··· Extrait du document ···

A cet égard, nos ennemis peuvent nous servir d’exemple. Ils savent très bien que l’union fait la force, vis unita fortior ; aussi, ne manquent-ils pas de s’unir étroitement, dès qu’il s’agit de combattre la sainte Eglise de Jésus-Christ.
Si donc, Nos chers Fils, comme tel est certainement votre cas, vous désirez que, dans la lutte formidable engagée contre l’Eglise par les sectes antichrétiennes et par la cité du démon, la victoire reste à Dieu et à son Eglise, il est d’une absolue nécessité que vous combattiez tous ensemble, en grand ordre et en exacte discipline, sous le commandement de vos chefs hiérarchiques. N’écoutez pas ces hommes néfastes qui, tout en se disant chrétiens et catholiques, jettent la zizanie dans le champ du Seigneur et sèment la division dans son Eglise en attaquant, et souvent même, en calomniant les évêques, « établis par l’Esprit-Saint pour régir l’Eglise de Dieu » (Ac 20, 28). Ne lisez ni leurs brochures, ni leurs journaux. Un bon prêtre ne doit autoriser en aucune manière ni leurs idées, ni la licence de leur langage. Pourrait-il jamais oublier que, le jour de son ordination, il a solennellement promis à son évêque, en face des saints autels, obedientiam et reverentiam ?

··· Données extraites ···

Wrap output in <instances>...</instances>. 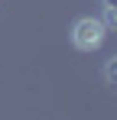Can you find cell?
I'll list each match as a JSON object with an SVG mask.
<instances>
[{"label": "cell", "instance_id": "1", "mask_svg": "<svg viewBox=\"0 0 117 120\" xmlns=\"http://www.w3.org/2000/svg\"><path fill=\"white\" fill-rule=\"evenodd\" d=\"M104 36H107V26H104L101 20H94V16H81V20L72 26V45L81 49V52H94V49H101Z\"/></svg>", "mask_w": 117, "mask_h": 120}]
</instances>
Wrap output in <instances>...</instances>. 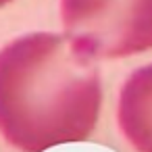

···

*Objectif de l'exercice*. D'après l'extrait du document, qu'un prêtre a-t-il solennellement promis à son évêque le jour de son ordination ?

*Réponse rédigée*. Il lui a promis « obedientiam et reverentiam », en face des saints autels.